[Records of spatial reasoning questions]
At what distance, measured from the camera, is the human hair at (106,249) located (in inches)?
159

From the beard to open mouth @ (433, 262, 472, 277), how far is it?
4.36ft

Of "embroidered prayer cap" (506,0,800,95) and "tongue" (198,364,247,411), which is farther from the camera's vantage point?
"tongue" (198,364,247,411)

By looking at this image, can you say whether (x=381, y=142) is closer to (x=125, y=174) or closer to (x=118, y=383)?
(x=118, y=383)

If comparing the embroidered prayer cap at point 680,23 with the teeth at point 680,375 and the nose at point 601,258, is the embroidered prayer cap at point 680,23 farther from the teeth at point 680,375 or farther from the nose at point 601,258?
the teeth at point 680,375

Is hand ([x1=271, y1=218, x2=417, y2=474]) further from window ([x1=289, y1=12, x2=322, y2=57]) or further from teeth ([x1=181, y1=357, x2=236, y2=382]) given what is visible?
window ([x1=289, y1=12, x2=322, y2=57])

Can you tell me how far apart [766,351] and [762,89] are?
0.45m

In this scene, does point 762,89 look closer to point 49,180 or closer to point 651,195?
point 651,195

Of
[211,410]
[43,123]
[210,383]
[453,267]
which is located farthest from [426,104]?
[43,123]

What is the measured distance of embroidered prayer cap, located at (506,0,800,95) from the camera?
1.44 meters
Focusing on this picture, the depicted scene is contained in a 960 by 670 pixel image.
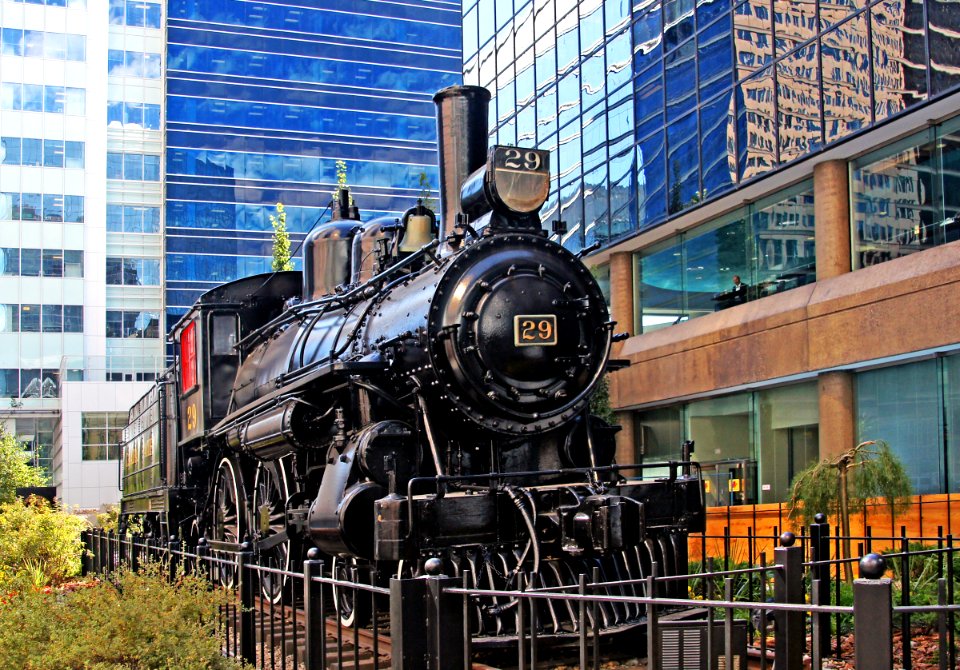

§ **SET TASK**
Copy every record above word for word, leaving out the pictures.

§ **COMPLETED EXERCISE**
At what distance, measured from the camera, is the human hair at (106,249) located (in inches)?
159

From the beard to open mouth @ (433, 262, 472, 277), how far is it?
4.36ft

Of "embroidered prayer cap" (506,0,800,95) and "tongue" (198,364,247,411), which is farther from the camera's vantage point?
"tongue" (198,364,247,411)

By looking at this image, can you say whether (x=381, y=142) is closer to (x=125, y=174) or closer to (x=118, y=383)?
(x=118, y=383)

If comparing the embroidered prayer cap at point 680,23 with the teeth at point 680,375 and the nose at point 601,258, is the embroidered prayer cap at point 680,23 farther from the teeth at point 680,375 or farther from the nose at point 601,258?
the teeth at point 680,375

Is hand ([x1=271, y1=218, x2=417, y2=474]) further from window ([x1=289, y1=12, x2=322, y2=57]) or further from teeth ([x1=181, y1=357, x2=236, y2=382]) given what is visible?
window ([x1=289, y1=12, x2=322, y2=57])

Can you tell me how far apart [766,351] and [762,89] are?
0.45m

In this scene, does point 762,89 look closer to point 49,180 or closer to point 651,195?
point 651,195

Of
[211,410]
[43,123]
[210,383]
[453,267]
which is located farthest from [426,104]?
[43,123]

What is the measured distance of embroidered prayer cap, located at (506,0,800,95) from the camera?
1.44 meters
Focusing on this picture, the depicted scene is contained in a 960 by 670 pixel image.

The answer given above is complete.